Novitiate, the movie that contains all this turmoil, revolves around young women who are trying to understand their relationship to Jesus. They're eager to do the Church's bidding and marry Jesus but their love is touched by large amounts of teenage romanticism and inchoate longing.
Qualley's Cathleen was attracted to the Church at an early age, after having been taken to mass by her mother (Julianne Nicholson). No great believer, Nicholson's character views her daughter's entry into the convent as a tragic mistake.
So why does Cathleen want to become a nun? Her background may have influenced her decision. Cathleen's father (Chris Zylka) cheated on her mother before walking out on the family. Moreover, Nicholson's character doesn't seem able to provide her daughter with some much-needed stability.
Betts stops short of suggesting that Cathleen's decision derives entirely from her upbringing. Her commitment seems to arise from a mysterious place even Cathleen doesn't fully understand. Could her's be a case of true and abiding faith?
Betts doesn't take a judgmental attitude toward the nuns, especially the young aspirants. Cathleen and her fellow novitiates are being trained to combat their desires in order to focus entirely on God. That's a lot to ask of hormonally active teenagers, and not all the novitiates are sure of their calling. One young nun says she joined because she was inspired by Audrey Hepburn in The Nun's Story.

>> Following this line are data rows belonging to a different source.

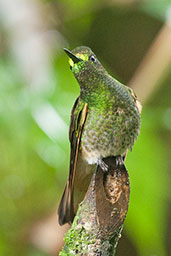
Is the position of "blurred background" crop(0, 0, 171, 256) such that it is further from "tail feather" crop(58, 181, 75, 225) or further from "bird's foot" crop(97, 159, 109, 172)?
"bird's foot" crop(97, 159, 109, 172)

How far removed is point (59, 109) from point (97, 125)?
476 mm

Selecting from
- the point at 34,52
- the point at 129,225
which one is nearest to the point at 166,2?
the point at 34,52

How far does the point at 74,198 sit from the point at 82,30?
43.0 inches

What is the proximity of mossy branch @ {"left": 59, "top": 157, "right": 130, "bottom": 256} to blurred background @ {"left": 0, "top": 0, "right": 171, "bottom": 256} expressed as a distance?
611 millimetres

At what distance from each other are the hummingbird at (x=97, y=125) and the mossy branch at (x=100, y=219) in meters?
0.08

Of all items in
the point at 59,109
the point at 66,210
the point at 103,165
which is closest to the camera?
the point at 103,165

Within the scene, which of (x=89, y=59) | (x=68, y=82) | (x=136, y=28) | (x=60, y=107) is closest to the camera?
(x=89, y=59)

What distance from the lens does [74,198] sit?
3.12 feet

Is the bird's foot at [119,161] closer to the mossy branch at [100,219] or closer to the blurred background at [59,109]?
the mossy branch at [100,219]

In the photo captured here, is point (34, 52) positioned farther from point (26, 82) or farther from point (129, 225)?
point (129, 225)

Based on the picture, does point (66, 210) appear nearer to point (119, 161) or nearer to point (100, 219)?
point (119, 161)

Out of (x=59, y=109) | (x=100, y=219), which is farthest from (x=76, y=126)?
(x=59, y=109)

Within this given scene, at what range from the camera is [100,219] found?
649 mm

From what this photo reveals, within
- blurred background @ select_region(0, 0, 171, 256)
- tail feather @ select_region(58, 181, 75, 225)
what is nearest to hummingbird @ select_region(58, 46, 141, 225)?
tail feather @ select_region(58, 181, 75, 225)
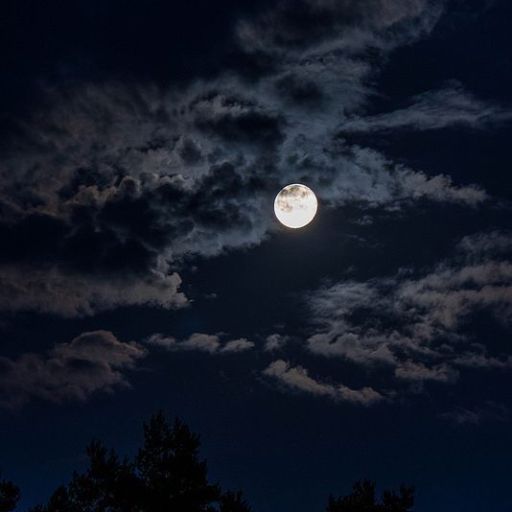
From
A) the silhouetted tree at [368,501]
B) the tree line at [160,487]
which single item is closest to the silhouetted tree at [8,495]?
the tree line at [160,487]

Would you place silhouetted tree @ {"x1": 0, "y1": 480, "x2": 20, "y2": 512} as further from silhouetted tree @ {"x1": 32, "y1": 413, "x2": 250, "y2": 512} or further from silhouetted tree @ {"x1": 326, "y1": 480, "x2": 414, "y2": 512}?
silhouetted tree @ {"x1": 326, "y1": 480, "x2": 414, "y2": 512}

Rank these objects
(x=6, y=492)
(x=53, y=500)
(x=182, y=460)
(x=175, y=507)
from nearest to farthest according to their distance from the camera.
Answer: (x=175, y=507) → (x=182, y=460) → (x=53, y=500) → (x=6, y=492)

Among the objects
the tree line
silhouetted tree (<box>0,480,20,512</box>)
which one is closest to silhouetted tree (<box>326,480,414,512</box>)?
the tree line

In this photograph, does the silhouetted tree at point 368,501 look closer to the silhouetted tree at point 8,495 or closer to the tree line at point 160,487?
the tree line at point 160,487

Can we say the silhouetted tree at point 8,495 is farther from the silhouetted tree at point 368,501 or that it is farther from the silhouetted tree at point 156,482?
the silhouetted tree at point 368,501

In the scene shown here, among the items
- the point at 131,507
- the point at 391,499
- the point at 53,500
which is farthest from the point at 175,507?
the point at 391,499

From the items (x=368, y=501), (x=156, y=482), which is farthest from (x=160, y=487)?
(x=368, y=501)

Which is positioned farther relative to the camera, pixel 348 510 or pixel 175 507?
pixel 348 510

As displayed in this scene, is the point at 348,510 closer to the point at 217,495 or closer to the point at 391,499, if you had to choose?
the point at 391,499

The key question posed by the movie -- and embodied in Qualley's luminous performance -- is whether the attempt to find a path toward God requires squelching kindly impulses, as well as the desire for physical human contact?
Early in the story, one of the sisters (Dianna Agron) leaves the convent because she can't reconcile the softness in her heart with the staunch methods imposed by Reverend Mother. And eventually, even the devout Cathleen can't contain her desires.
Betts leaves us in a state of uncertainty about what she's after: a study of one young woman's search for transcendence or an examination of the wrenching difficulties of changing deeply ingrained values -- or, more likely, both of those things.
Neither of those currents fully satisfies but both provoke interest and absorption.